The Great Lakes region hold 20% of the world’s freshwater, one-third of the U.S. population, and is the 3rd largest economy in the world, in terms of gross domestic product.1
In Ohio, Lake Erie attracts more than 7 million people annually, supporting a $14 billion-plus annual tourism and travel industry and supplying more than $1.8 billion in federal, state, and local taxes.
Hunting and angling support 33,000 jobs and inject $1.9 billion annually into Ohio’s economy, generating $195 million in state and local taxes. Bird watching adds another $26-plus million annually to Ohio’s economy and supports nearly 300 jobs.
For every $1 of investment in Great Lakes restoration, at least $2, and up to $6, is created in economic revenue. Investing $26 billion to restore the Great Lakes would generate at least $50 billion, and up to $100 billion, in economic benefit through increased tourism, fishing, bird watching, and home values. Cleveland stands to generate up to $3.7 billion in economic return alone.4
In Ohio, a restoration project in Euclid Creek watershed (Cleveland metro area), is expecting slightly more than a 2-to-1 economic return. Yet a recent study5 shows that these previous studies and figures may be a bit conservative. Grand Valley State University looked at the restoration of the Muskegon Lake shoreline and estimated a 6-to-1 return on a $10 million investment. A similar return is expected from a $2.1 million investment in White Lake, Michigan, restoration efforts.
No matter what study you look at, the results are in: Great Lakes restoration is essential to our quality of life and our economy.
In 2004, former-President Bush signed an executive order declaring the Great Lakes a national treasure and charging the U.S. EPA with developing a regional collaboration to protect and restore the Great Lakes.
Over the next year, nearly 1,500 federal, state, local and tribal governments, environmental-conservation groups, businesses, industrial groups, and concerned citizens came together to develop the Great Lakes Regional Collaboration Strategy to Restore and Protect the Great Lakes. The Strategy outlined 8 priority areas and called for $20 billion in funding to carry out the actions within the Strategy. It was released on December 12, 2005, but unfortunately no federal agency endorsed the Strategy.
Funding for Great Lakes restoration remained flat until the 2008 presidential election, when the Great Lakes got some much deserved attention and both presidential candidates stated that they would fund Great Lakes restoration.

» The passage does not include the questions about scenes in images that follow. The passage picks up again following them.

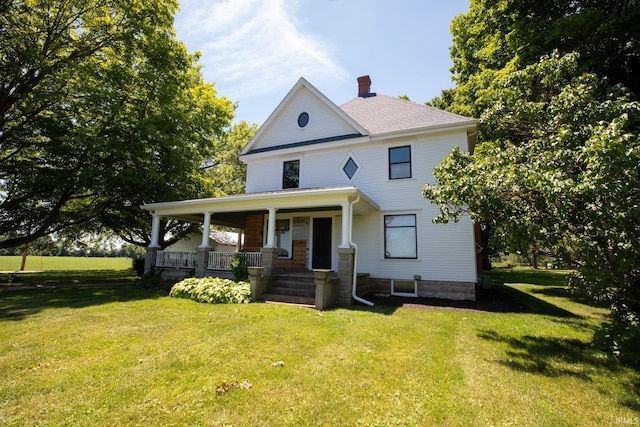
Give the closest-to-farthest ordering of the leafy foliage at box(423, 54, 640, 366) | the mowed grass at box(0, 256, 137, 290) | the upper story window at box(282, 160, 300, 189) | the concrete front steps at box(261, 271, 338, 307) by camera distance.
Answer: the leafy foliage at box(423, 54, 640, 366), the concrete front steps at box(261, 271, 338, 307), the upper story window at box(282, 160, 300, 189), the mowed grass at box(0, 256, 137, 290)

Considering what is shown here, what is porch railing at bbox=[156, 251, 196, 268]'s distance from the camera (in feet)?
39.8

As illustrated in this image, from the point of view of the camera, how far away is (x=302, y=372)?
3.95m

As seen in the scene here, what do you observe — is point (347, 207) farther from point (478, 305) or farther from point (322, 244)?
point (478, 305)

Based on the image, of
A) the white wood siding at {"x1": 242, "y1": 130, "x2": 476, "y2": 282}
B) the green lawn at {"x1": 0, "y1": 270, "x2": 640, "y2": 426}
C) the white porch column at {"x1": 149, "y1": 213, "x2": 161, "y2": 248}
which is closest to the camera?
the green lawn at {"x1": 0, "y1": 270, "x2": 640, "y2": 426}

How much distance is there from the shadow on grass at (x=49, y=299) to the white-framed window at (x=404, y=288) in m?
8.01

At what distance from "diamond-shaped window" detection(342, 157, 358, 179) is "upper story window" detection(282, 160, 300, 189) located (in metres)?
2.25

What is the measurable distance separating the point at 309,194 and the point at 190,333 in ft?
17.1

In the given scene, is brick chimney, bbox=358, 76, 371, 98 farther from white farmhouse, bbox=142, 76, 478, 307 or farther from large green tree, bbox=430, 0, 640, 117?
large green tree, bbox=430, 0, 640, 117

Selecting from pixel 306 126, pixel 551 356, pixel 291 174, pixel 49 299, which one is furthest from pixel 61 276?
pixel 551 356

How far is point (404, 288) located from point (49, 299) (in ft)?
36.8

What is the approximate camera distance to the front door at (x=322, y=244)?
39.8 feet

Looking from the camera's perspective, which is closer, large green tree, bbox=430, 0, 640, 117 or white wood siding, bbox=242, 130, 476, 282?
large green tree, bbox=430, 0, 640, 117

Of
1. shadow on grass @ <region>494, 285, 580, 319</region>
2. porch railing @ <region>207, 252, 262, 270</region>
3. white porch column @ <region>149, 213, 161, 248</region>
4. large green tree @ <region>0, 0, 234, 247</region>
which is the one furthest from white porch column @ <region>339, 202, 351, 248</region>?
large green tree @ <region>0, 0, 234, 247</region>

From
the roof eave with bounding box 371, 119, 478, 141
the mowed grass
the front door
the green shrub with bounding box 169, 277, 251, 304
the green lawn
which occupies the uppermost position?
the roof eave with bounding box 371, 119, 478, 141
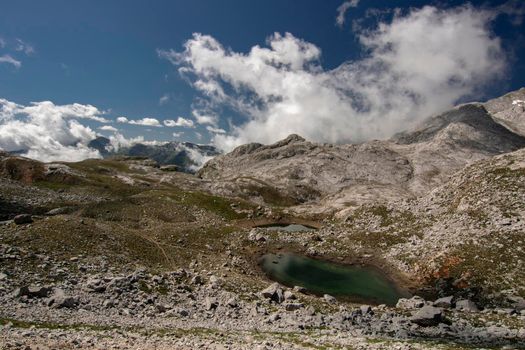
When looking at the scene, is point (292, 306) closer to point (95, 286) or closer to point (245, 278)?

As a candidate, former-President Barack Obama stated that he would provide $5 billion over his term to kickstart Great Lakes restoration.
In effort to hold true to his funding promise, former-President Obama’s first budget request included $475 million for Great Lakes restoration through a line item called the Great Lakes Restoration Initiative (GLRI), and Congress approved this budget request as a result of strong bipartisan support. As the economy continued to downturn former-President Obama reduced the amount he requested for the GLRI. So in 2010 and since, with strong bipartisan support, Congress approved $300 million. The GLRI is the largest investment in the Great Lakes in nearly two decades.
Also within former-President Obama’s first term, his administration developed the Great Lakes Restoration Initiative Action Plan, which is updated every 5 years. Utilizing the GLRC Strategy, the U.S. EPA narrowed their action plan to five priority areas, which include:
The Action Plan lays out goals, objectives, measurable ecological targets, and specific actions for each of the five priority areas. The federal agencies use the priority areas within the Action Plan when developing the funding priorities under the GLRI.
The results are in and the Great Lakes Restoration Initiative (GLRI) is helping revitalize Lake Erie and the communities within Lake Erie. The GLRI is protecting drinking water for nearly 3 million Ohioans, restoring vital habitat for prized fish and other wildlife, reducing the amount of pollutants flowing into Lake Erie, creating jobs, and spurring local economies.
Jerry Whipple, owner and operator of Whipple Farms, is one of those success stories. With Great Lakes Restoration funding at $35.46 per acre, Mr. Whipple planted cover crops in 2011 and 2012 on his 400-acre farm. Along with his practice of no-till farming and filter strips, the improvements help control weeds and help keep fertilizer and soil from washing off of his field into streams and rivers that drain to Lake Erie.